I was still pondering what my vagina would wear when I was shaken back to reality by the words of the next character. She was a Bosnian woman who had been captured by four soldiers who had raped and tortured her for six days. As she told her gruesome tale I squeezed my legs tightly together as an effort to protect mine from invaders. It was then when the burning started between my legs and I realized that I was mourning for her, and what she had lost. I swallowed hard and shifted uncomfortably in my chair as I listened to her explain that the soldiers raped her with a rifle and that on the sixth day of  being raped part of her labia fell off in her hand. Her vagina was destroyed and so then, her heart was as well. This wasn’t even the most horrific rape story I’ve ever heard. Indigenous Guatemalan women raped with machetes as a response to their political upheaval, Women in Eastern Europe who have been kidnapped and forced into prostitution in other countries, and the gang rapes of young girls IN THIS COUNTRY are among the one billion tragic stories of the nameless and voiceless victims of sexual violence.

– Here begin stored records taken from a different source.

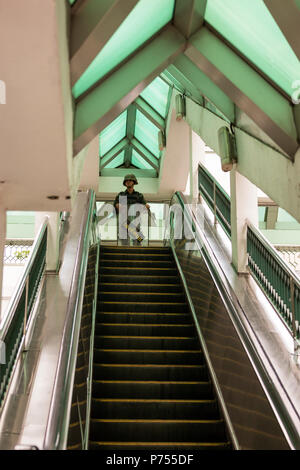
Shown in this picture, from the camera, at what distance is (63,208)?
4773 mm

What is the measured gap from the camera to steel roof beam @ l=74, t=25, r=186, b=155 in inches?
164

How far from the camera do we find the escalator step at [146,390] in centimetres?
507

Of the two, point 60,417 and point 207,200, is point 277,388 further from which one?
point 207,200

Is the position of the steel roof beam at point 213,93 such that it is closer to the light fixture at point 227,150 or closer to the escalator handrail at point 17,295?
the light fixture at point 227,150

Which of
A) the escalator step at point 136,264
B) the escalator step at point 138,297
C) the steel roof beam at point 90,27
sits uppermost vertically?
the steel roof beam at point 90,27

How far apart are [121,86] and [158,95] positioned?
899cm

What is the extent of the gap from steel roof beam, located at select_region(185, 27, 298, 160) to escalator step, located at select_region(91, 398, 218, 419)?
8.40 feet

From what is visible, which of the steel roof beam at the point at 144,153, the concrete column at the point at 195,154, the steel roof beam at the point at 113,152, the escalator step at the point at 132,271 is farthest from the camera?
the steel roof beam at the point at 113,152

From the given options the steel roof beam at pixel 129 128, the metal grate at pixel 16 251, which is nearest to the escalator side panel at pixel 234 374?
the metal grate at pixel 16 251

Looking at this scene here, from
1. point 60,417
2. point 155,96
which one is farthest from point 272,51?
point 155,96

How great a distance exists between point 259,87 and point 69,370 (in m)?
3.21

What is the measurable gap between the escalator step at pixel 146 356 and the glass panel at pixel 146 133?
34.5 feet

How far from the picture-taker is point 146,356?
557cm

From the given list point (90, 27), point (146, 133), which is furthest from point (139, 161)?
point (90, 27)
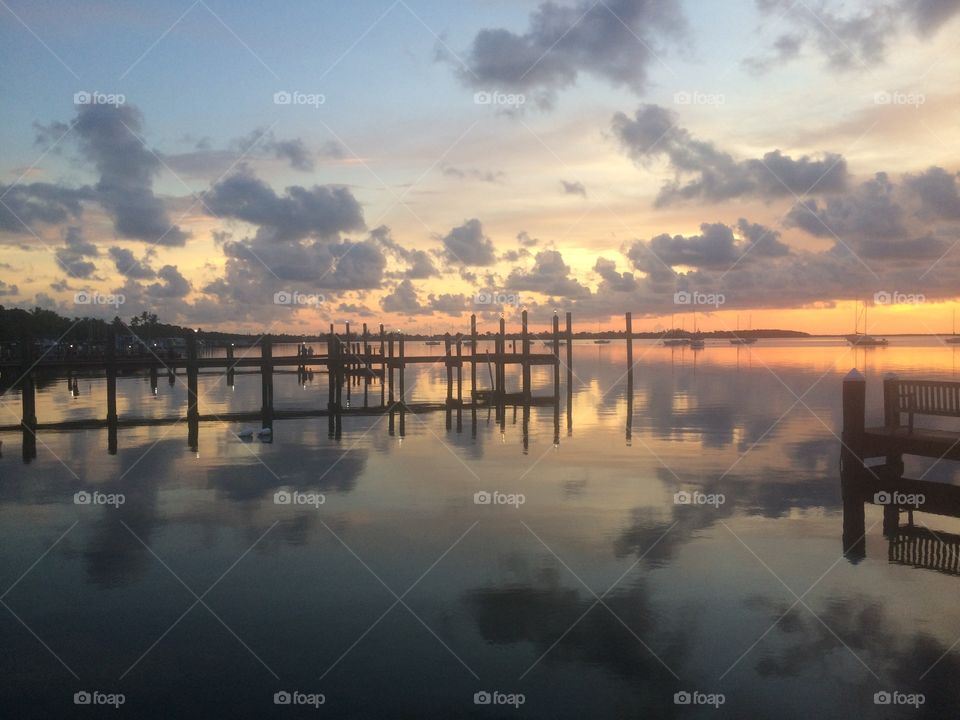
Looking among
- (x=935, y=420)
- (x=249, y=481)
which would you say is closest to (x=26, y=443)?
(x=249, y=481)

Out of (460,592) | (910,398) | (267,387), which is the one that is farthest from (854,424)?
(267,387)

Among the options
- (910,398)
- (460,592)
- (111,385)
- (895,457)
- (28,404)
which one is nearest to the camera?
(460,592)

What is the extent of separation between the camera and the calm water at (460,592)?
8945 millimetres

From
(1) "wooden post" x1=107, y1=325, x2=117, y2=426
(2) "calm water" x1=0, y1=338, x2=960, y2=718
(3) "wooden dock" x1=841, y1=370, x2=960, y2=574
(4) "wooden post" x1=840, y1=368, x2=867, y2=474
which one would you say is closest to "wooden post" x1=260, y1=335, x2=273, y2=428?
(1) "wooden post" x1=107, y1=325, x2=117, y2=426

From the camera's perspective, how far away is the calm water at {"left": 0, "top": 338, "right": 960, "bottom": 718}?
895cm

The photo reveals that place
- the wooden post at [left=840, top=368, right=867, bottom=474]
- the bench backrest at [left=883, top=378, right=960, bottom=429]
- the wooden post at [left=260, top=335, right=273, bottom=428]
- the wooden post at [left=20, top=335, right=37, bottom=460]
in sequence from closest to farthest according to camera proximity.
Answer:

I know my vagina. I know how she looks, and what she likes, I know how to take care of her. I never feel a disconnection to my vagina, that is of course when I’m alone. When a man comes into the situation that’s when I lose her, abandon her, and hand her over because she no longer belongs to me, she is his. I don’t even notice it’s happening, really. I always enjoy the beginning but then the fear sets in, and it grows and gets loud. It screams inside my head until I start panicking, that is not my partner…he’s in me and I don’t know him…I’m not safe here…I’m not safe…and then I tell him to stop, and he does and it’s over and I’m embarrassed and ashamed and he feels like he did something wrong when he didn’t. I used to block all of this out, but since I finally acknowledged my trauma my thoughts have become more powerful.

That’s the thing about vaginas, they’ll hold inside whatever it is you place in them. That is to say, they will hold shame, pain, and sadness, just as much pleasure or desire. This is why they must be taken care of, respected, and loved. If my vagina could talk she’d say, “STOP, take me on a date, like me and love me before you touch me”, “Don’t call me pussy, I’m no pussy…I’m more powerful than you think!”, and of course, “I am not a whole that was created for your penis, I am my own proud, perfect, separate entity and your bullshit is drying me out like a desert.”

2 Comments

Filed under body acceptance, body image, education, female empowerment, female sexuality, feminism, lesbian empowerment, rape prevention, sex education, women in society, women's health

2 responses to “Let’s Talk, Girl Talk: Vaginas

  1. Kathryn Metz

    Wow, Liz this entry really hit home for me. Recently, I’ve been acknowledging and recognizing my fear of sex and letting others enter my sacred space. For as long as I can remember I’ve disconnected myself from my vagina and this renewed connection and appreciation is empowering. Thank you for writing this.

  2. Thanks, Katie. I really appreciate your feedback and I’m so glad my piece touched you. Hearing things like this definitely makes the writing worth while, I know that this is a problem for many women and I’m just hoping to help them find their voices by using my own.